▸ **Your instructions**
How many lines in the entries below contain the word "feet"? Reply with the number alone.

▸ **Records for the exercise**
────────────────────────────────────────

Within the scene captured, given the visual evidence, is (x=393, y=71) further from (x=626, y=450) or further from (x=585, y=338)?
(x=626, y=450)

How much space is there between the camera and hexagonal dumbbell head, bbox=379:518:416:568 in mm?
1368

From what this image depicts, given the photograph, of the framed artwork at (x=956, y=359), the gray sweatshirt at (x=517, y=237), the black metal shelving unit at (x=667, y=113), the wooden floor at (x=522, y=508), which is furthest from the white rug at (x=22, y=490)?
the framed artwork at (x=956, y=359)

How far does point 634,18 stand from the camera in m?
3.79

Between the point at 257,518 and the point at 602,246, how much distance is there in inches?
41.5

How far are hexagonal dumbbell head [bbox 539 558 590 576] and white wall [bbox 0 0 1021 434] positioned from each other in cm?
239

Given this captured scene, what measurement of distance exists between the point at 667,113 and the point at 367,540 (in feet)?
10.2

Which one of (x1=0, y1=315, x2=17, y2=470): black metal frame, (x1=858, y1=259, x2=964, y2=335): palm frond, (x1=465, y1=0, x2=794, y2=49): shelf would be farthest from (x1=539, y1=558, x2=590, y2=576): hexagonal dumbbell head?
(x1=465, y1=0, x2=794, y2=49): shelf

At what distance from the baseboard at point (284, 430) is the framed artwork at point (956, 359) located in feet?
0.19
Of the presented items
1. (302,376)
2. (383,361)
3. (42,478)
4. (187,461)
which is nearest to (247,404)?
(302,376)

────────────────────────────────────────

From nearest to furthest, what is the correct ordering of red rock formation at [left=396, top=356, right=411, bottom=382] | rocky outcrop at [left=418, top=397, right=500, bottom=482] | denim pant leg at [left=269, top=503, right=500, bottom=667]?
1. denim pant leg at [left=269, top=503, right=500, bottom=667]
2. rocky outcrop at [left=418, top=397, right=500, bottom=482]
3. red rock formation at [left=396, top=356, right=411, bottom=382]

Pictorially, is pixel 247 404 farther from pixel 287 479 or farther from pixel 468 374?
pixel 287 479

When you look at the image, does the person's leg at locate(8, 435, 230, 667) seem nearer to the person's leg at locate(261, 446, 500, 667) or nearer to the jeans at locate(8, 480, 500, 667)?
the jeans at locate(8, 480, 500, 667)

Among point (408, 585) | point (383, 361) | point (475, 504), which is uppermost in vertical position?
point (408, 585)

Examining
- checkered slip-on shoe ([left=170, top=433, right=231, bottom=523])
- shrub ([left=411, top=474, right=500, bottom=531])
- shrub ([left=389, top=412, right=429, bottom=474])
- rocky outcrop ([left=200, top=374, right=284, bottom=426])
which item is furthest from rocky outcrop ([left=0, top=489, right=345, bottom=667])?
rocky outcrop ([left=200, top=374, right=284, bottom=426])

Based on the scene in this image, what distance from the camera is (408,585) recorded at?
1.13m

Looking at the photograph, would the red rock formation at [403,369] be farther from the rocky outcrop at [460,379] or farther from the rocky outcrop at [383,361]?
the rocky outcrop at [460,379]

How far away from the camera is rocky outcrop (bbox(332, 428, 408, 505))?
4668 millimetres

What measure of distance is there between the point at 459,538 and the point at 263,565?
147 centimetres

────────────────────────────────────────

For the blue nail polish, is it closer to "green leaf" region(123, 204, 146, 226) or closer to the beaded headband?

────────────────────────────────────────

▸ **Complete response**
2